■ What is needed
Copy the data that follows exactly as it is, excluding all pictures.

■ Information supplied
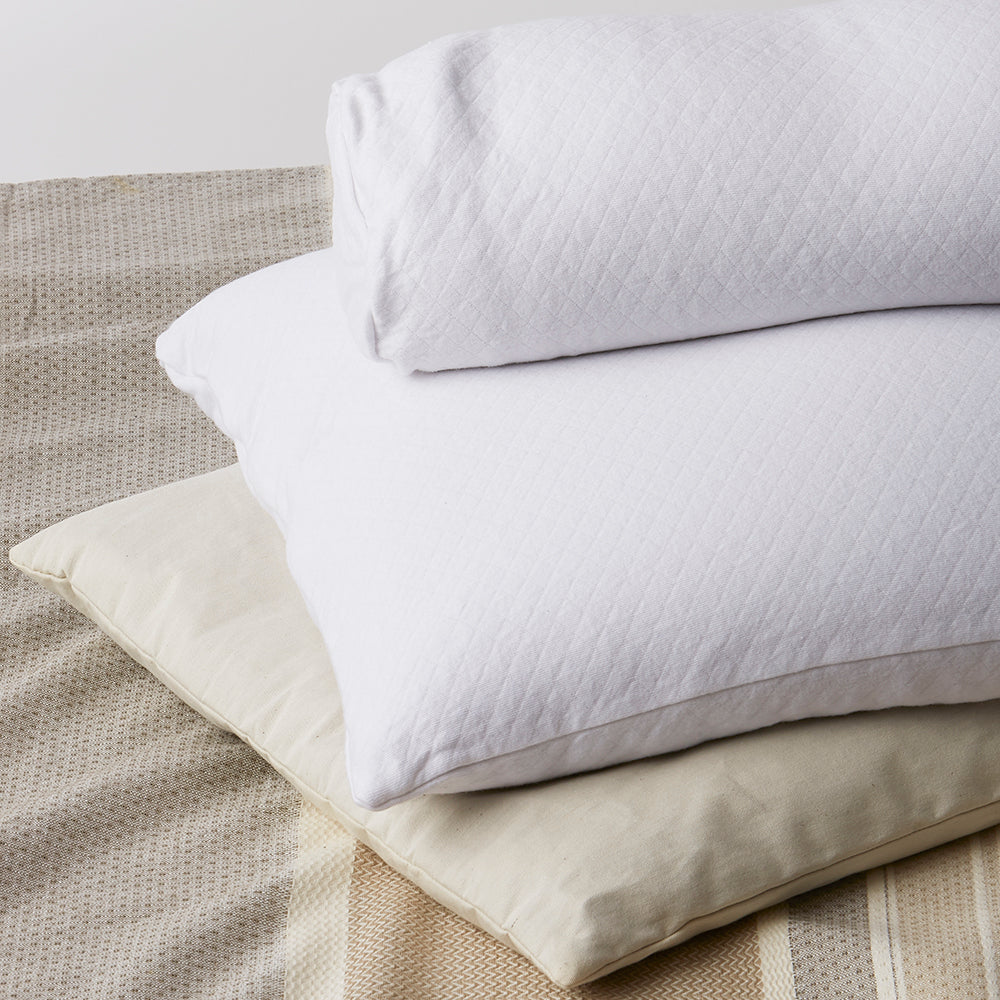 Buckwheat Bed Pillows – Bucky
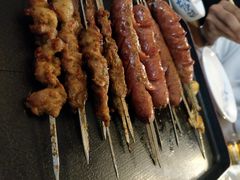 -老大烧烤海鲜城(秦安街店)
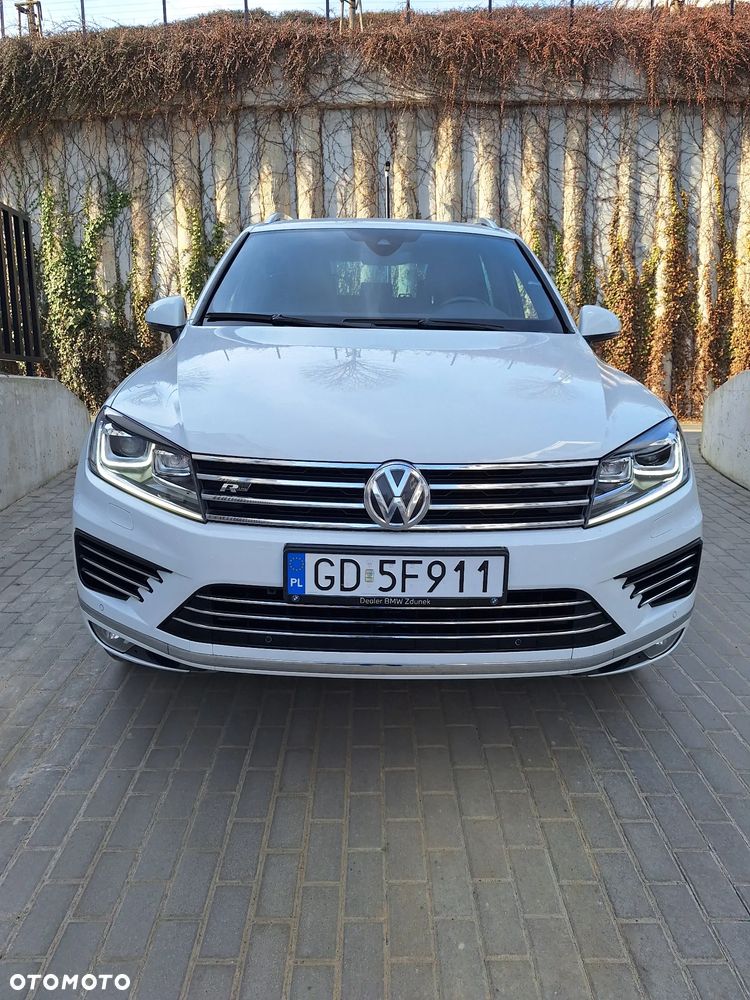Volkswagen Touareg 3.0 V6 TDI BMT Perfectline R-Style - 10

■ Output for this exercise
 Buckwheat Bed Pillows – Bucky
 -老大烧烤海鲜城(秦安街店)
Volkswagen Touareg 3.0 V6 TDI BMT Perfectline R-Style - 10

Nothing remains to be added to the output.